# Betrader's picks



## betrader (May 27, 2020)

Great to see a bit of football being played and I am sure we will see a few odd match odds results such as Leverkusen last night being beaten 4 - 1 despite positive stats, but as usual the Overs & Unders goals markets can often produce some great in-play results from both a betting and a trading point of view.
As an example the Over 4.5 market for Leverkusen touched a high of 36.0 (35/1) during play and went onto win and the more obvious Over 2.5 market on two occasions, before and between goals, popped up nicely and well over even money and won easily as a more likely target market.
The first goal didn't arrive until 43 minutes and there were four second half goals.
The exchanges can offer some great opportunities based on time lapse and later goal scoring scenarios so this is my focus based on a general pre-match goal prediction with the plus side that we can cheer for both teams to put in a good performance.

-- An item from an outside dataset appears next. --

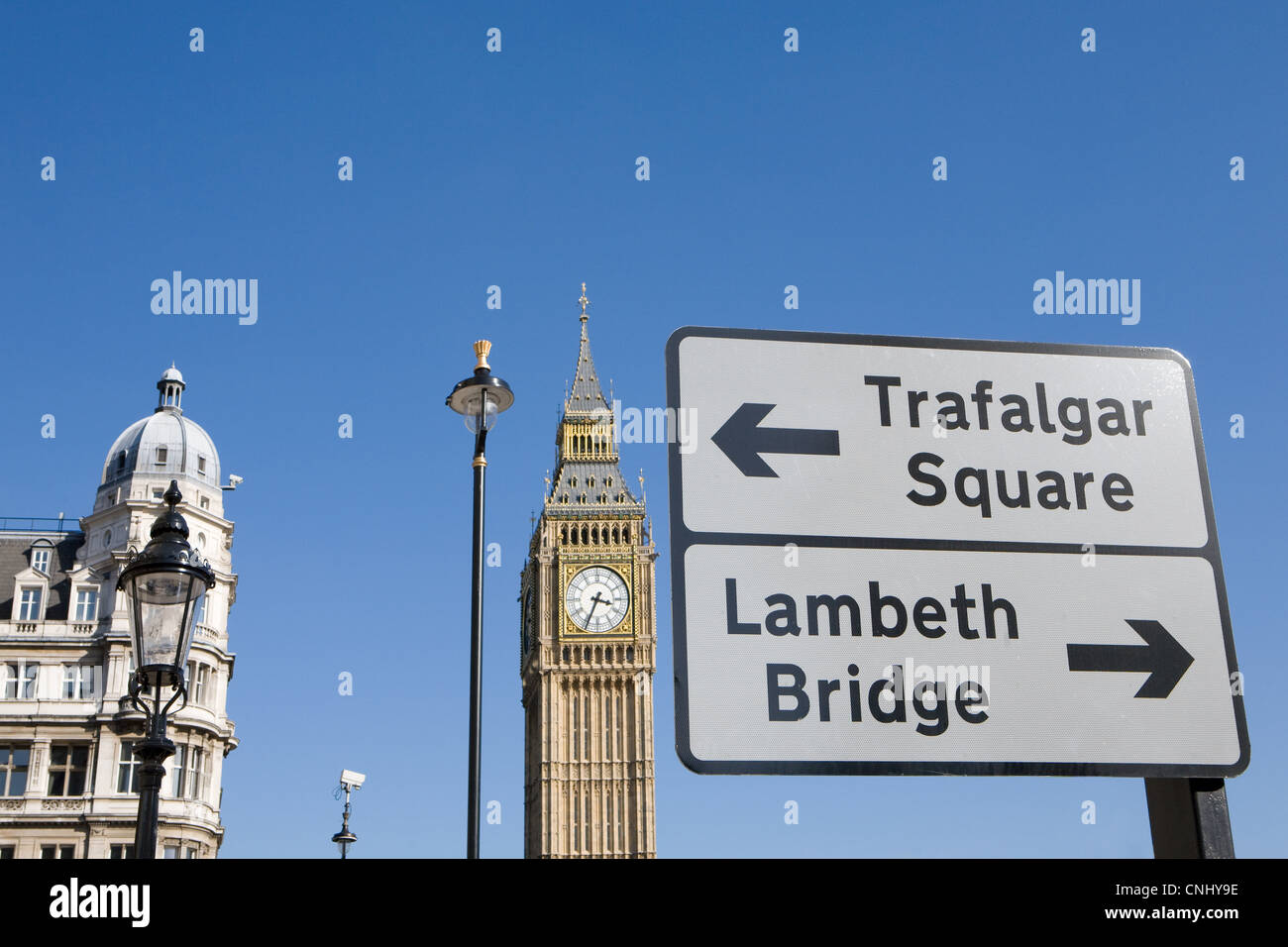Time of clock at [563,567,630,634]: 3:34
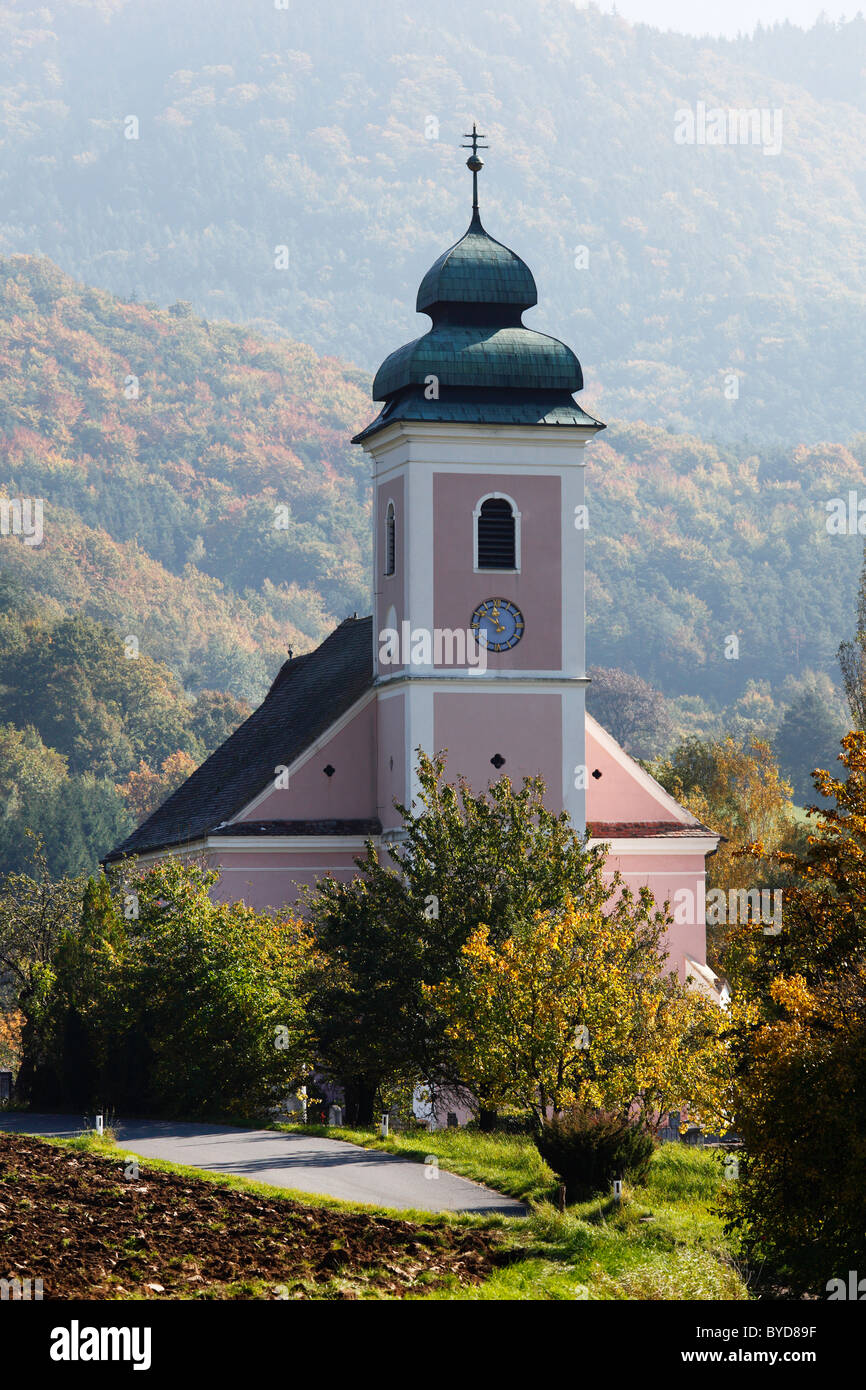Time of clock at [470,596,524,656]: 11:51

*17:30 - RB Leipzig vs Hertha Berlin.  Goal Prediction:  3 - 5 goals.*
*Final Score:  2 - 2.    Goal Times:  9, 24, 68, 82 mins.*
*Over 3.5 market:  2.24 sp - 1.27 @ 1 - 1 up to a 3.90 high after G2 and won.*
*Over 5.5 market:  7.60 sp - 3.05 low @ 1 - 1.*
Good home H2H stats for Leipzig producing a consistent 3 - 5 goals per match having won the last 4 out of 5 head to head encounters.
Hertha have won their last two league matches so we may see some of the more obvious goals markets drift out if they can work out a suitable defense.
A later run of goals and both teams scoring is not out of the question.
A suitable target market would be the Over 3.5 goals.
Trading wise backing the Over 5.5 market from the start for a smaller stake may offer some suitable cover in case Leipzig get off to an early flier.

*Betrader.*


----------



## betrader (May 29, 2020)

*General Goal Predictions.

Summary:*  A tighter evening for goals and Darmstadt missed a penalty that could have changed the course of the match but instead conceeded a late goal and lost the match from a low of 1.15.  The more likely Overs markets reacted nicely with the second half goals.
Silkeborg didn't have a response and both matches had low in-play stats overall.   A little disappointing for the second match which had good potential for the Over 3.5 but the first half goals kept the prices lower and unfortunately didn't hit it's lower goal expectation.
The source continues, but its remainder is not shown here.